The first ever photographs of a wild leopard with young in Cambodia show that a pioneering project is helping to conserve wildlife and support local livelihoods there. The photographs were taken by the animals themselves when they triggered camera traps that had been set up by wildlife biologists working with local community rangers.
“They are very secretive creatures and incredibly difficult to see, even with the best guides,” says Nick Cox of WWF's Greater Mekong office.“But in the Srepok Wilderness Area of the Mondulkiri protected forest in north-eastern Cambodia, our rangers have had recent encounters with leopards that would make big cat biologists green with envy.”
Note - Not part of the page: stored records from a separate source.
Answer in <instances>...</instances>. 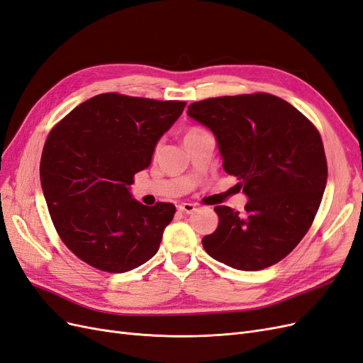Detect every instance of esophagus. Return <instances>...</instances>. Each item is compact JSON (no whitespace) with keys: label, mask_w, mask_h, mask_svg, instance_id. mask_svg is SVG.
<instances>
[{"label":"esophagus","mask_w":363,"mask_h":363,"mask_svg":"<svg viewBox=\"0 0 363 363\" xmlns=\"http://www.w3.org/2000/svg\"><path fill=\"white\" fill-rule=\"evenodd\" d=\"M180 212H184V213H194L196 211V207L191 203H182L177 206Z\"/></svg>","instance_id":"1"}]
</instances>
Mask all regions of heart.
<instances>
[{"label":"heart","instance_id":"obj_1","mask_svg":"<svg viewBox=\"0 0 363 363\" xmlns=\"http://www.w3.org/2000/svg\"><path fill=\"white\" fill-rule=\"evenodd\" d=\"M206 131H203L201 128H196V127H191V128H188L184 131V136H183V140L186 142V140H191V139H194V138H199V136H201V135H204Z\"/></svg>","mask_w":363,"mask_h":363}]
</instances>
The Srepok Wilderness Area Project (SWAP) aims to ensure that local people benefit from conservation in a part of Cambodia where forests are relatively intact, but threatened by illegal logging, conversion for agriculture and the unsustainable trade in wildlife products.
WWF is working with the Cambodian government and the International Institute for Environment and Development on the project, which is part funded by the Darwin Initiative.
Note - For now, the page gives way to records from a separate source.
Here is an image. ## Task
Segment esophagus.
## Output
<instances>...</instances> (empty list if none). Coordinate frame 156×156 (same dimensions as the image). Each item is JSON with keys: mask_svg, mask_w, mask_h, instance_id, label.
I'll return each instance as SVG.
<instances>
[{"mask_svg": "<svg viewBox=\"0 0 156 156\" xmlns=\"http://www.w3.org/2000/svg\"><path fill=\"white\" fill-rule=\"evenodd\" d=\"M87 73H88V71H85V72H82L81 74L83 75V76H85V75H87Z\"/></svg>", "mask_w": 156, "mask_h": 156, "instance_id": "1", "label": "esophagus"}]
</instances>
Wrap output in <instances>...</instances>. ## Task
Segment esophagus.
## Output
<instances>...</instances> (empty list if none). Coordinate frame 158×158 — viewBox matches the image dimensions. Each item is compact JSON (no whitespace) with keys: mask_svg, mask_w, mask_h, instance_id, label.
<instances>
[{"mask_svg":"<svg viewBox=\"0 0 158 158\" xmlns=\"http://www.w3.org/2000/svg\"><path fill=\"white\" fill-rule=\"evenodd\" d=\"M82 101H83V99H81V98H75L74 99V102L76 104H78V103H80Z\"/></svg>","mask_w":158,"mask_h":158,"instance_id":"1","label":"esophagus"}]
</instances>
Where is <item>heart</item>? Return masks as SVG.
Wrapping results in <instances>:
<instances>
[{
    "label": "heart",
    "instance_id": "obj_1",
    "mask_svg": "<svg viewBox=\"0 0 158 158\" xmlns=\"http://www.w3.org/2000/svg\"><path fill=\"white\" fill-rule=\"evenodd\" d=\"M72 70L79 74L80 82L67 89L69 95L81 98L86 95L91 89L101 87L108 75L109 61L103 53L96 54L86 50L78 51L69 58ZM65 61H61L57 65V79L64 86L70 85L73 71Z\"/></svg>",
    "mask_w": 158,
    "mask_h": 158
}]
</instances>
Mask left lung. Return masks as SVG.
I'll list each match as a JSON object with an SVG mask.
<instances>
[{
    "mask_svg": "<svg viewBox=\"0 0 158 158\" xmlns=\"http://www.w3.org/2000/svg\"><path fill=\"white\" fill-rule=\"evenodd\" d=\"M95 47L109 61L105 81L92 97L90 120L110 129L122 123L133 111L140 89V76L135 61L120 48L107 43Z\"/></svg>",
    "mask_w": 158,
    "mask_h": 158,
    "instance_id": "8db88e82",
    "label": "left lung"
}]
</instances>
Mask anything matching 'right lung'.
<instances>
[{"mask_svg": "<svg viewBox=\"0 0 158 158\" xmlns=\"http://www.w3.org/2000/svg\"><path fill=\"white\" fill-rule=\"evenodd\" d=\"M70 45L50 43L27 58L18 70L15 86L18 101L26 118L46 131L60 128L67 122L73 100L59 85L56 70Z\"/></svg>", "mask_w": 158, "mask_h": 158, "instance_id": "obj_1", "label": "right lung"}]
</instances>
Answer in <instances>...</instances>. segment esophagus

The project partners are aware that conservation in a country as poor as Cambodia will only succeed if local people continue to benefit economically from the Mekong River and its surrounding forests. The area’s wildlife has been struggling as a consequence of decades of war, colonial mismanagement of wildlife and civil strife.
The Srepok wilderness area was largely unprotected until WWF began working there in 2002. The rangers working in the forest have provided anecdotal evidence of their belief that the forest ecosystem is recovering, but nothing firm until now. Leopards will only reproduce if the conditions are right and these photographs are an initial positive indicator of a healty ecosystem.
Under the Darwin Initiative funded project, Julia Chase-Grey is studying how local hunting and farming practices affect populations of the leopard and its prey species, such as the dog-like dhole. “Very little information exists on the ecology or conservation of the leopard in Cambodia,” says Chase-Grey, a PhD student at Durham University, United Kingdom.
Chase-Grey spent two months working with rangers from local communities, whose knowledge of the area and its wildlife meant they could advise her where to set up the camera traps. The SWAP has trained the rangers in an effort to provide sustainable alternatives to hunting.
James MacGregor of the International Institute for Environment and Development says that the SWAP’s innovative approach provides a practical lesson in best practice conservation management in genuine collaboration with local people. “This project highlights the importance of involving local people in conservation and ensuring that they have a stake in protecting wildlife,” says MacGregor. “The Srepok Wilderness Area Project is helping to restore the natural wildlife populations and provide local people with pathways out of poverty.”